FACT #2: IF YOU NEED TO TAKE OUT A MORTGAGE FOLLOWING YOUR SEPARATION, A MORTGAGE BROKER WILL LIKELY REVIEW YOUR FAMILY LAW SETTLEMENT AGREEMENT OR COURT ORDER TO SEE IF YOU QUALIFY.
For many couples, especially those with children, ongoing financial support obligations are an expected outcome of separation or divorce. What may come as a surprise, however, is how such obligations can affect the future of their family home.
In recent years, it has been challenging enough for one ex-spouse to buy out the other’s interest in a Vancouver property given the housing market in this city. The introduction last fall of new Canada-wide mortgage “stress test” rules, which require borrowers to qualify at a much higher rate than the current average, has made it that much more difficult.

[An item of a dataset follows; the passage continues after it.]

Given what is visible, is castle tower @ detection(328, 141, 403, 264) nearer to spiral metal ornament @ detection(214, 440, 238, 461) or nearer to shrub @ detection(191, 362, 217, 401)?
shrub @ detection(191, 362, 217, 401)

A spouse who plans to buy out their ex’s interest in the family home and will need a mortgage to do so could be thwarted by any ongoing obligations he or she has to pay child or spousal support. A mortgage broker will want to take a look at the couple’s final separation agreement (or court order) to see how much support is owed. Even if the payor spouse earns a decent income, the size and duration of any support payments will factor into whether he or she will qualify for a mortgage.

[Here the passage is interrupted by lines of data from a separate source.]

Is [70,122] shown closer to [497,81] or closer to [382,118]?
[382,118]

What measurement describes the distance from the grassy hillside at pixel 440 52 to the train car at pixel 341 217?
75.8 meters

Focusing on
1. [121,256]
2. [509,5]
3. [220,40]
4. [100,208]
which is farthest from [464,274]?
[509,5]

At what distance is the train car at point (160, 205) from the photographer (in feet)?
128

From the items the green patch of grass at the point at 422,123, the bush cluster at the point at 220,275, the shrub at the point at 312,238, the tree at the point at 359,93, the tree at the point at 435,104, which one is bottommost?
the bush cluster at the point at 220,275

In the case of spousal support, separating spouses can structure how these amounts are paid to increase the payor spouse’s chances of qualifying for a mortgage. Specifically, they can agree that the payor spouse pay the full support amount in one lump sum so that he or she does not have an ongoing financial liability (which could theoretically interfere with his or her ability to pay their mortgage).
The same is not true for child support, which is nearly always paid periodically except in rare circumstances.
FACT #3: IF YOUR NAME IS NOT ON TITLE TO THE FAMILY HOME, YOU CAN PREVENT YOUR SPOUSE FROM SELLING WITHOUT YOUR KNOWLEDGE.
If your family law dispute is going to court, you can protect your interest in the family home through a certificate of pending litigation (CPL) which is registered against the title to the property. A CPL lets a potential buyer know that ownership of the home may change as a result of the litigation, which usually prevents the sale of the house.
But what if you’re not going to court, either because you plan to settle with your spouse another way, or because you haven’t even made a final decision yet whether to separate or divorce? The law provides protection in these situations as well through the Land (Spouse Protection) Act, which allows a spouse whose name is not on title to put a charge on the house that operates in the same way a CPL does.
Whether you’re separating, divorcing, or neither and whether you litigate, negotiate, mediate or otherwise settle your family property dispute, your interest in the family home is protected, even if your name is not on title.